その073:American Dream(韓国人の女性)

ロスから日本への飛行機。

偶然となりに座った女性。2、3時間、興味深い自身のライフストーリーを話してくれた。

生まれは韓国。両親の家族は北朝鮮から脱北した。義務教育後、働くもすぐに結婚し、長男を出産。女性は夫や家族に尽くすことが当たり前だった韓国での生活を苦に感じ、離婚して、当時、自由の国の象徴であった米国へ3歳の長男と共に渡米。ひとまず韓国料理屋で働きながら長男を育てることに。

とある日、長男が一人で道を歩いていると「ぼうや、どこへ行くんだい?」と声を掛けてきた米国人男性。家へ向かっていること、さらには韓国から母親と渡米し暮らしていることを話すと興味を示してきた男性。結局、その後、男性は母親に英語を教えることになる。そして、その米国人男性と母親である韓国人女性は、出会ってから1年余りで結婚、長女を授かった。しかし、何かと女性を束縛しようとする夫に疲れ、離婚することに。その後、自ら韓国料理屋を経営し始めた。

その間、韓国から両親を含め、家族も次々に渡米し移住し始めた。ただ、兄に限っては韓国に残っている。
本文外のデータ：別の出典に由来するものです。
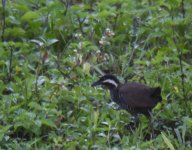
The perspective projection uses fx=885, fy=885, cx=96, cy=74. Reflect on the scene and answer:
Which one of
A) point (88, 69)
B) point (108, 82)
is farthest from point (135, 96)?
point (88, 69)

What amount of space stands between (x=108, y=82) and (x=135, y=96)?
0.54 metres

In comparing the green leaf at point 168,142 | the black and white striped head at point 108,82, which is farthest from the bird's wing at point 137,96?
the green leaf at point 168,142

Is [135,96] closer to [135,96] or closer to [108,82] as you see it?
[135,96]

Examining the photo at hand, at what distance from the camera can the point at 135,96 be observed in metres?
9.19

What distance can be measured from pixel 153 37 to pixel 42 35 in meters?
1.44

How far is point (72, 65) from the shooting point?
33.7 ft

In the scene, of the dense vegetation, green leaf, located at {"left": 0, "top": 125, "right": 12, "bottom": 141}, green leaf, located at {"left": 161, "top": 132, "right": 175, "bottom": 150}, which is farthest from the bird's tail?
green leaf, located at {"left": 0, "top": 125, "right": 12, "bottom": 141}

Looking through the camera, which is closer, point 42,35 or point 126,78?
point 126,78

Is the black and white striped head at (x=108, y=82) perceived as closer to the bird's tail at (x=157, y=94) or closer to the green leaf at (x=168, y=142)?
the bird's tail at (x=157, y=94)

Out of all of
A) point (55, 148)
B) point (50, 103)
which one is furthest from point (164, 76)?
point (55, 148)

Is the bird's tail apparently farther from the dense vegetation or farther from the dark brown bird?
the dense vegetation

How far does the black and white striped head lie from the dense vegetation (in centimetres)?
11

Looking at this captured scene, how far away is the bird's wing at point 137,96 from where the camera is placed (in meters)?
9.06

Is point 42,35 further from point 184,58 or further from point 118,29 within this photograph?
point 184,58
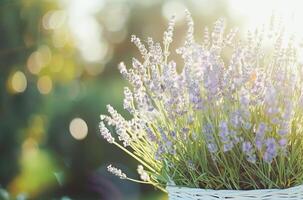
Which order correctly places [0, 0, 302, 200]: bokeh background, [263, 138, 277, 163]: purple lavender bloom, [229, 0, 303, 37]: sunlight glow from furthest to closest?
[0, 0, 302, 200]: bokeh background → [229, 0, 303, 37]: sunlight glow → [263, 138, 277, 163]: purple lavender bloom

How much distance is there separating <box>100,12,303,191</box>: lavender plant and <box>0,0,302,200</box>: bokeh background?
2896 millimetres

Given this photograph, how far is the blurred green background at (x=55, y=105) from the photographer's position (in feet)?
14.0

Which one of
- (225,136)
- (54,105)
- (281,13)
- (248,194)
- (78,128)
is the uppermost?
(54,105)

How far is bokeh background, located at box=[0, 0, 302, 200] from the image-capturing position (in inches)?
168

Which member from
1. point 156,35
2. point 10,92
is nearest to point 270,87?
point 10,92

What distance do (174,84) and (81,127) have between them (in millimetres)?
3415

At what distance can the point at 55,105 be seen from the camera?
4.66m

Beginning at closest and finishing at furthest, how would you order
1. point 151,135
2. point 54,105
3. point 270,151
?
point 270,151 < point 151,135 < point 54,105

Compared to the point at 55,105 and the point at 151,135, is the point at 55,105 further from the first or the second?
the point at 151,135

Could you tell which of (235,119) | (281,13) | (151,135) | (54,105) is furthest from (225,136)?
(54,105)

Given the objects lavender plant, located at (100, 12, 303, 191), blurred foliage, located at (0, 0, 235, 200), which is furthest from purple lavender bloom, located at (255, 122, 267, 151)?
blurred foliage, located at (0, 0, 235, 200)

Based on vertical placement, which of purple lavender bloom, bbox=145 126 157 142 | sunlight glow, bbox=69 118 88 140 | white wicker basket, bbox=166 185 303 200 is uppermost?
sunlight glow, bbox=69 118 88 140

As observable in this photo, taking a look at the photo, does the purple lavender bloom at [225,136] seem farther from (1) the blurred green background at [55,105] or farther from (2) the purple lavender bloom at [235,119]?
(1) the blurred green background at [55,105]

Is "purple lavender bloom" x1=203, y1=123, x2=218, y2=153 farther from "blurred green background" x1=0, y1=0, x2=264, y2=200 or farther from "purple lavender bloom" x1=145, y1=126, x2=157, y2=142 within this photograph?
"blurred green background" x1=0, y1=0, x2=264, y2=200
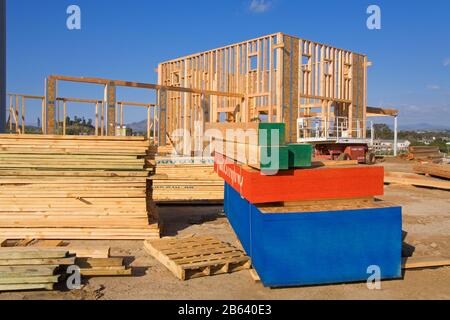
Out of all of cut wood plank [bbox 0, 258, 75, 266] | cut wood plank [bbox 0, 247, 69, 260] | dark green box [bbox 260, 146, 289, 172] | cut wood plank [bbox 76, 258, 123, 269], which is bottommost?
cut wood plank [bbox 76, 258, 123, 269]

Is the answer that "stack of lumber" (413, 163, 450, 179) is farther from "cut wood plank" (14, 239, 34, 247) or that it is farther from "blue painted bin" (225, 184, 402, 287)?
"cut wood plank" (14, 239, 34, 247)

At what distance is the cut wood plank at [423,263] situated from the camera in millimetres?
5891

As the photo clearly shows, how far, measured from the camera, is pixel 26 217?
7.84 meters

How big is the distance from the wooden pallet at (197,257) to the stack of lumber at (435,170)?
14.7 meters

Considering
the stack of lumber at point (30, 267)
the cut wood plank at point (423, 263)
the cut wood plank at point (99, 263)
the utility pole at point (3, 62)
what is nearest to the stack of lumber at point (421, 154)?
the cut wood plank at point (423, 263)

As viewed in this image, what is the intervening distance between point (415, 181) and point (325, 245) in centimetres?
1320

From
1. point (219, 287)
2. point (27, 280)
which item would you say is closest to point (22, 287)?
point (27, 280)

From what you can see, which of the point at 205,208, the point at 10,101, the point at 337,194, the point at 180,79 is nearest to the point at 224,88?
the point at 180,79

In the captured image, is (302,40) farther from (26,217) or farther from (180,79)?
(26,217)

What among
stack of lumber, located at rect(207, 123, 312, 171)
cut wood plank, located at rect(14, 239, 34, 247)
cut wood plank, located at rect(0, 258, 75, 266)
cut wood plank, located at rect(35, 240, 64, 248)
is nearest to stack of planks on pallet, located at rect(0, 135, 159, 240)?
cut wood plank, located at rect(14, 239, 34, 247)

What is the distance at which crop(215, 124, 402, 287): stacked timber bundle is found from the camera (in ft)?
16.1

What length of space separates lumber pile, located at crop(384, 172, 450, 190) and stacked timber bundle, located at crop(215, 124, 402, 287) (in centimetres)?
1172

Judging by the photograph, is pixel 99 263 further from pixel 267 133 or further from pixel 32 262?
pixel 267 133

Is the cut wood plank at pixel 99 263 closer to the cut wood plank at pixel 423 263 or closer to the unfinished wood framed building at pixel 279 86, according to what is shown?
the cut wood plank at pixel 423 263
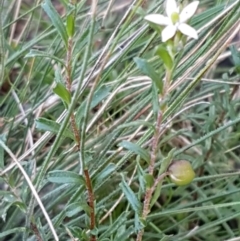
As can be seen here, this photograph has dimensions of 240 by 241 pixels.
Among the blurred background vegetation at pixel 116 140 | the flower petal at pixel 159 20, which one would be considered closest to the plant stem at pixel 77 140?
the blurred background vegetation at pixel 116 140

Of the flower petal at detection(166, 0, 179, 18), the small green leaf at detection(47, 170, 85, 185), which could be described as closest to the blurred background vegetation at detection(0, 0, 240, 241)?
the small green leaf at detection(47, 170, 85, 185)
その実兄、韓国では有名なテレビ番組や映画のらしい。冬のソナタにもかかわり、ヨン様とも顔見知りとのこと…。

女性は、自らの店を数年前に売り払い、今は働いていないとのこと。その代わり、たまに世界各地を旅しているらしい。ヨーロッパや南アメリカ…。長男はエンジニアとして活躍しており、医者の女性と近々結婚予定。長女は来る9月から大学へ入学予定。その長女、まだ免許を所有していないのにBMWの車を所有している。また、広い一軒家に一人暮らしをしている。すべて企業の重要な役職を担う父親からの手厚いケアによるものである。

女性は、ようやく子供について心配事もなくなり、一安心しているとのこと。以前の米国人男性との再婚を考えているらしい。

印象深い女性の一言「Now I have a American dream.」確かに、今の女性の生活はいつかのアメリカンドリームとして夢見た生活だったのだろう…。